==== TEKS BACAAN ====
Jungkir Balik Sediakan THR PNS

(Regulasi Tunjangan Hari Raya Keagamaan, dan Gaji ke-13)

Oleh :
Yunus Supanto
Wartawan Senior Penggiat Dakwah Sosial Politik

Presiden Joko Widodo, memastikan seluruh pegawai pemerintah, buruh, dan karyawan swasta, akan menerima THR (Tunjangan Hari Raya). Juga pensiunan PNS. Semuanya menerima THR sebesar satu bulan penghasilan (gaji pokok dan tunjangan). Tidak tanggung-tanggung, peraturan tentang THR, dan gaji ke-13 PNS, tahun 2019 dituangkan dalam Peraturan Pemerintah. Pembayarannya akan ditransfer dari APBN. Namun tidak mudah menunaikan THR untuk PNS daerah yang biasa ditanggung APBD.
====
RINCIAN LATIHAN:
Menurut teks bacaan tentang THR PNS, berapa besar THR yang akan diterima setiap penerimanya?
==== BAGIAN DATA ====
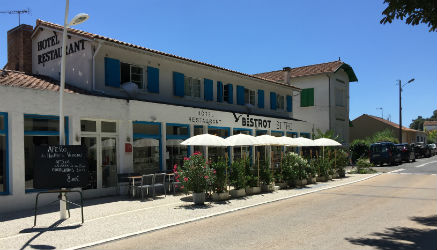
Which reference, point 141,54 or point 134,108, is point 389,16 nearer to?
point 134,108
====
JAWABAN:
Sebesar satu bulan penghasilan, yaitu gaji pokok dan tunjangan.